• Passage
______
Meet the Meerkat
Darrin Lunde, author
Darrin Lunde has worked as a mammalogist at the American Museum of Natural History and at the Smithsonian Institute. His work has brought him into contact with all kinds of animals, big and small, throughout the remote forests of South America, Africa, and Asia where he camped for months at a time to survey species diversity and to discover new species.
Read more about Darrin Lunde.
Patricia Wynne, illustrator
Patricia Wynne is a well-known scientific illustrator whose art has been included in many collections and exhibited around the country. Her detailed illustrations have appeared in 90 books, including The Body Book, Tropical Rain Forest, and Hello, Bumblebee Bat, a Theodor Seuss Geisel Award Honor Book. Patricia lives in New York City.
Read more about Patricia Wynne.
- Pennsylvania Center for the Book Baker's Dozen
- Bank Street College of Education's Best Children's Books of the Year
Along the lines of their Hello, Bumblebee Bat (July 2007), Lunde and Wynne again introduce primary readers to a small, fuzzy animal through a very simple written interview: "Hello, little animal. What is your name?" "My name is Little Meerkat. I am a kind of mongoose." Looking directly at the viewer in Wynne's cleanly drawn illustrations, or seen scampering about a nearly barren habitat with its burrow-mates, the interviewee describes its appearance, what it eats, sounds it can make and common habits, then at day's end nestles down in cozy company for the night. Playing up the meerkat's general cuteness and social nature, this takes a more anthropomorphic approach than Heidi Moore's A Mob of Meerkats (2004), but may in consequence lend itself better to sharing with groups of children.
______
• Information provided
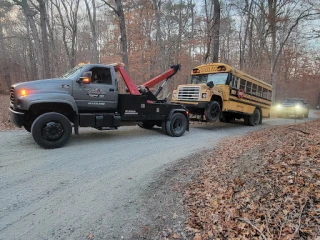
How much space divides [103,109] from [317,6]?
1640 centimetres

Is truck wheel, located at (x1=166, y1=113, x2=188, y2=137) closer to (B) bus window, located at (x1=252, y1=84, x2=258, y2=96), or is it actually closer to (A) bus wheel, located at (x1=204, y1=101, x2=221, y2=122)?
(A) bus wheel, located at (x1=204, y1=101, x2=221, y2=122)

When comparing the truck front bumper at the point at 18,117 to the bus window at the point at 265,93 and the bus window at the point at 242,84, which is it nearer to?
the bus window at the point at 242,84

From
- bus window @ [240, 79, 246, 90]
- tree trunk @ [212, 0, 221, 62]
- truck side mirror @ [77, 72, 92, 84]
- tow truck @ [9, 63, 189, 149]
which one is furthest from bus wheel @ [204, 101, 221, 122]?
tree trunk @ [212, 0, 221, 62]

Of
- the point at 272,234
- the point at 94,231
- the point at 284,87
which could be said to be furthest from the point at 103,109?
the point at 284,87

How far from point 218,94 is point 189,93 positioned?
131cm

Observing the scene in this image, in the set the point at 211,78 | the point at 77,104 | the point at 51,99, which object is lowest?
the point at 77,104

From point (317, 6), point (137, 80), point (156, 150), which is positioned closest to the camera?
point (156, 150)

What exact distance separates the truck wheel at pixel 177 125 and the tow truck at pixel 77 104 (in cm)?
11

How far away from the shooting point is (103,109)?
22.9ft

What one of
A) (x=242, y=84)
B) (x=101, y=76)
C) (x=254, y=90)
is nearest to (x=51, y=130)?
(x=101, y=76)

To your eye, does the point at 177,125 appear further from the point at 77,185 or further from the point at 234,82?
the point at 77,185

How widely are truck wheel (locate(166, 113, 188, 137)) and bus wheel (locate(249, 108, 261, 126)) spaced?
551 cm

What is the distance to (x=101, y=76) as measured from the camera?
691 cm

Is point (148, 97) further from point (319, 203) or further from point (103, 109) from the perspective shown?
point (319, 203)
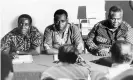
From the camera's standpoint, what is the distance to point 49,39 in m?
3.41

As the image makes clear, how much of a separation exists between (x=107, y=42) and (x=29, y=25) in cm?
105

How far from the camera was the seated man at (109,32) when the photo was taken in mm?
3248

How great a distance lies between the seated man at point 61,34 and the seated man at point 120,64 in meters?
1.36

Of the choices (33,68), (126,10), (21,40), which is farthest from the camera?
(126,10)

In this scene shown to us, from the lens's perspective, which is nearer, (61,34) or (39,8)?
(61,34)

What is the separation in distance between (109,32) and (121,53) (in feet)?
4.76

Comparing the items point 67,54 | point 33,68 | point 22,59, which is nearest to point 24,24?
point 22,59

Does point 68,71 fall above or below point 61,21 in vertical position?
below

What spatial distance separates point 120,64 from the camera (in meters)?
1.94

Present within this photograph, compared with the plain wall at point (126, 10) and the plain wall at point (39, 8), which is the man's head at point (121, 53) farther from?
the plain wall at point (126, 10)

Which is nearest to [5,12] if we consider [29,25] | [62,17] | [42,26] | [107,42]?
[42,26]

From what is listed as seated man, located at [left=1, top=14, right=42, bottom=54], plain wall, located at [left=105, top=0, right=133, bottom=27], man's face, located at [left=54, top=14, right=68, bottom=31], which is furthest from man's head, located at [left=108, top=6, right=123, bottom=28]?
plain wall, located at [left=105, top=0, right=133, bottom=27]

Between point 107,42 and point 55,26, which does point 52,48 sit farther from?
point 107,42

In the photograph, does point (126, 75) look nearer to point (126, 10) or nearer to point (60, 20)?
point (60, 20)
______
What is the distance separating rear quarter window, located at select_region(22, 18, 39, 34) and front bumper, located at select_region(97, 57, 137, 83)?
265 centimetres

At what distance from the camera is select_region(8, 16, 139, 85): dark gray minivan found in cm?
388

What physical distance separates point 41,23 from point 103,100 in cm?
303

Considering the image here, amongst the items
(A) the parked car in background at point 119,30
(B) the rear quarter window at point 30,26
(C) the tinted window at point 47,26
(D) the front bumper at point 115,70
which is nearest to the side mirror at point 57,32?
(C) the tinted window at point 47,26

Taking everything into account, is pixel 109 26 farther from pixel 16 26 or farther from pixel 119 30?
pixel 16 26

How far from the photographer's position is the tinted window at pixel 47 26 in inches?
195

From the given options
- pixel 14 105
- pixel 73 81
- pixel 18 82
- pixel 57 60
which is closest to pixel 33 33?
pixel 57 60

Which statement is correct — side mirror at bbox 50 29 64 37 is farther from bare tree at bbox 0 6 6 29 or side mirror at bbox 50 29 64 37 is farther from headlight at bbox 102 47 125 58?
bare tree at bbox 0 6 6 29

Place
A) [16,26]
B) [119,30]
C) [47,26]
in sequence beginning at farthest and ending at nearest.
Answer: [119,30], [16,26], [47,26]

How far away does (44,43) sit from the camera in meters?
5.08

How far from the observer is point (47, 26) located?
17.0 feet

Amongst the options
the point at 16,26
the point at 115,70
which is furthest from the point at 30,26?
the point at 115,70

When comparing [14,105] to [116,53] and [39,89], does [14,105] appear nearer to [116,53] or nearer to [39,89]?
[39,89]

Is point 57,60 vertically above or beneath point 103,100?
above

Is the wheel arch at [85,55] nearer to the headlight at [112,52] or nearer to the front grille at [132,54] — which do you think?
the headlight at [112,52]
______
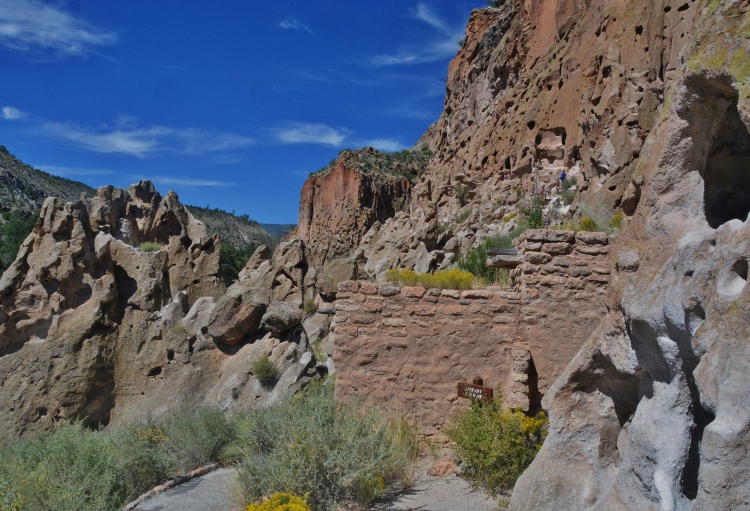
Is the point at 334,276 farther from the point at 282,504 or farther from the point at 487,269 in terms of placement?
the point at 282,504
______
• Aim A
For the page about the book Meet the Meerkat, say whether each statement agrees with it, answering yes or no and quoting the words that decide it: (i) Darrin Lunde has worked at the Smithsonian Institute; (ii) Patricia Wynne's illustrations have appeared in 90 books; (iii) the review calls the book less anthropomorphic than A Mob of Meerkats.
• Aim B
Write the next part of the page about the book Meet the Meerkat, picking up after its final sentence.
None of the material is needed for this work.

• Task result A
(i) Yes: "has worked as a mammalogist at the American Museum of Natural History and at the Smithsonian Institute"
(ii) Yes: "Her detailed illustrations have appeared in 90 books"
(iii) No: "this takes a more anthropomorphic approach than Heidi Moore's A Mob of Meerkats (2004)"

• Task result B
School Library Journal
Lunde uses a question-and-answer format to provide very basic information. Addressing Little Meerkat, the author receives responses from the animal about its habitat, family structure, food, enemies, and so on. Watercolor, ink, and colored-pencil illustrations capture the activities of the meerkat family and are large enough to share with a small group. The book may satisfy the curiosity of preschoolers about this desert-dwelling animal. However, children who want more than essential facts will need to consult books such as Conrad J. Storad’s Meerkats (Lerner, 2007) or Heidi Moore’s A Mob of Meerkats (Heinemann Library, 2004), both of which have numerous photos.
Rainbo Electronic Reviews
Ever since Disney's The Lion King, children have been fascinated by meerkats. That fad has been reinforced in recent years by the television program "Meerkat Manor" on Animal Planet. This book is for early readers and it teaches them that meerkats aren't really cats at all, but are related to the mongoose family. Cute illustrations accompany the easy reading text.
Library Media Connection
These excellent introductions to some exotic creatures present facts about the bumblebee bat and meerkat in question-and-answer format. Two pages of facts are included at the end, which add to the information for younger students. Lunde works for the American Museum of Natural History, which is also where Wynne works as an illustrator. Wynne's illustrations make these creatures even more intriguing. Although there are no photos of these creatures included, the illustrations give a good sense of proportion and anatomy. It is nice to see a few full-length titles to satisfy curious appetites that might see these species mentioned in other animal titles. Recommended.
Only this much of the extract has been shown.